The method for saving seeds varies a bit from one plant to another. Here are the basic steps of seed saving.

  1. Choose an easy crop (such as beans, peas, tomatoes, peppers, or lettuce) and find the healthiest plants from that crop.
  2. Let your crop mature and dry. This generally means leaving them on the plant longer than you would if you were harvesting the crop for eating or preserving.
  3. Bring the crop inside for more drying (laying them out on parchment paper for a few days or in front of a fan works well). Make sure they are completely dry before storing.
  4. Store your seeds in airtight containers in a cool, dry place.

Before you begin harvesting, drying, and storing your seeds, be sure to check into the best practices and the best time to harvest for your specific crop. Here are some more tips on how to collect and dry seeds from five of the easiest plants.

What’s the Best Way to Store Seeds?

Before you store your seeds, it’s very important to make sure that they’re completely dry. There are multiple methods for ensuring dryness, including laying your seeds on parchment paper in a well-ventilated area or placing your seeds near a fan. If you choose the fan method, just be sure to secure them first! Securing your seeds tightly between mesh screens is a fairly simple way to accomplish this.

After your seeds have dried, you can store them in airtight containers. Tightly-sealed glass jars or airtight plastic containers work well. Many gardeners choose to keep their seeds in paper packets inside the sealed containers so that they are easier to label, handle, and organize.

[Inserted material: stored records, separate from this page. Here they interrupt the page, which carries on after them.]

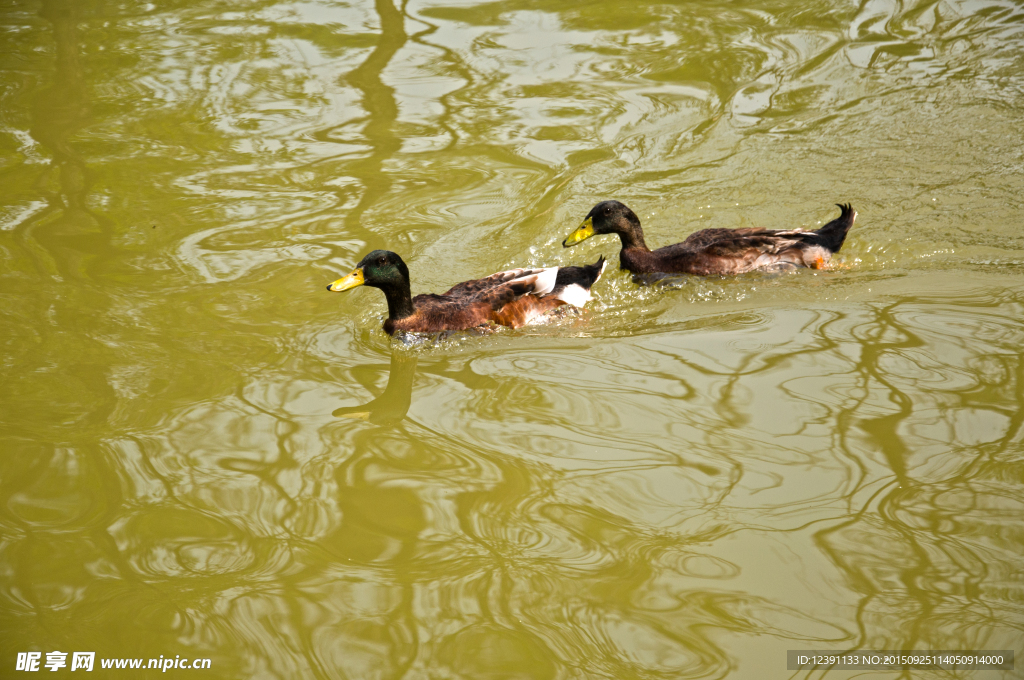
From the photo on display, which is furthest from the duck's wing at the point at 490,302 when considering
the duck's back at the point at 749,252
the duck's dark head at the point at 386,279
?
the duck's back at the point at 749,252

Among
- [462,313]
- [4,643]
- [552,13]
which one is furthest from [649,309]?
[552,13]

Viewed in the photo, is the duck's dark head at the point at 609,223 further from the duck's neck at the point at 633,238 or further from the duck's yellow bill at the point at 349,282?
the duck's yellow bill at the point at 349,282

After you seal your seeds, move them to a cool, dry place. A dark cupboard or basement works well.
For long-term storage (or if you don’t have a consistently cool basement for storage), keep your seeds in the freezer. If this is not an option, a refrigerator also works well.

If you do choose to store your seeds in the freezer, it’s important to let the seeds reach room temperature before planting the seeds again next year. After this, give them some air for a few days by opening your container.

Moisture is the most common way that seeds are destroyed. Therefore, it’s vital to let your seeds dry completely before planting them in your garden.

How Long Do Stored Seeds Last?

When properly stored, seeds can easily last from one year to five years or even more. Again, it’s very important to make sure that all of the moisture is removed from your seeds before you save them. You’ll also want to make sure that there is very low humidity wherever your seeds are stored in order to keep them from taking on any moisture.

The length of time that your seeds will last depends not only on the storage method, but also on the type of plant itself. For example, some seeds like beans, peas, onions, corn, and spinach tend to last for 1-2 years. Other seeds, such as peppers, lettuce, squash, watermelon, and asparagus (when stored properly) can be expected to last for 3-4 years or more.

Are you storing seeds this year?

For many homesteaders, it’s a constant ambition to become more self-reliant year after year. Saving seeds is a wonderful way to contribute to this goal.

If you’re storing seeds this year, which seeds are you planning to save?